→ **What you should do**: Write the next part of the passage about Visual Purple's simulation training modes and its new Hybrid Simulations, picking up after its final sentence.

An often-overlooked critical aspect of simulation training is the best manner in which to train: individual or collectively. Visual Purple offers three modes:

1) Single Player, Single Role – The trainee will always play one role; synchronous interaction with live players not supported or desirable due to intelligent simulation world.
Available: Decision-Based, Virtual World, Hybrid, Embedded

2) Single Player, Multi-Role– The trainee may select from available roles and play the simulation from the unique perspective afforded by that role; synchronous interaction with live players is not supported or desirable due to intelligent nature of simulation world. Expect longer production time than single player, single role simulations but per role production time and costs will be lower.
Available: Decision-Based, Virtual World, Hybrid, Embedded

3) Multiplayer– Playable by several trainees at the same time with the ability to choose from a variety of different roles. Live interaction supported for collective training but not required through use of intelligent Non-Player Characters (NPCs) that fill-in for trainees that may not be able to participate as expected. In other words, the training can always occur if even only one trainee shows up. Expect increased production costs to craft and support a custom, intelligent persistent virtual world.
Available: Virtual World

We’re pretty excited! This post has been a long time coming… We are officially announcing a new capability of which we are very proud: ‘Hybrid Simulations’…where we lovingly bake in the best elements of Decision-Based Sims with the cost-effectiveness and flexibility of Virtual Worlds. Decision-Based Simulations are great except when it comes to expanding the world or making rapid changes in a cost-effective manner. Virtual worlds make it easy to expand or update but often fall short when it comes to perceptions that trainees won’t stay on task. We’ve learned through experience that many clients are looking for something beyond the perennially popular decision-based simulation, but aren’t quite sold on virtual worlds, mostly because of the negative perceptions associated with SL-based worlds. Working with select clients over the past 18 months, we have created a successful new approach and began delivering Hybrid Sims earlier this year – marrying the best of both worlds.

→ **Raw records**:
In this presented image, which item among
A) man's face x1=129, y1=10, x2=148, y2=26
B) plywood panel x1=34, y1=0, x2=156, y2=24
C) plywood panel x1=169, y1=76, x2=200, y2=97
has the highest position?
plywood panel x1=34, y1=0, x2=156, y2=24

→ **Written reply**:
These interactive, decision-based virtual environment simulations perform exceptionally well and are produced quicker (in a few months) and at lower cost. We think we like to call it “3D vWorld-DB simulation software” – though our CEO still calls them Hybrid Sims. So, maybe, just maybe, we’ll stick with Hybrid Sims. These 3D animated simulations are custom built and the scenarios play out in a private virtual world. So what other advantages do these custom-built simulations present you may ask? Increased immersion, interactivity, layered decision-making, and feedback to the user (just to name a few). And perhaps the biggest advantage of all, is that this hybrid vWorld-DB simulation, er, I mean Hybrid Sim, is able to run in a browser!

Hybrid simulations also bring their own ‘tool kit’ if you will, which includes the following:
• Idea Generating Tools designed to break current, routine thinking patterns and encourage thinking beyond the status quo through the use of provocation and challenge;
• Focus Tools designed to broaden where, and from whom, students search for new ideas;
• Treatment Tools that are designed to consider real-world constraints, available resources, and other means of support; and
• Harvest Tools that are designed to maximize value received from idea generating output.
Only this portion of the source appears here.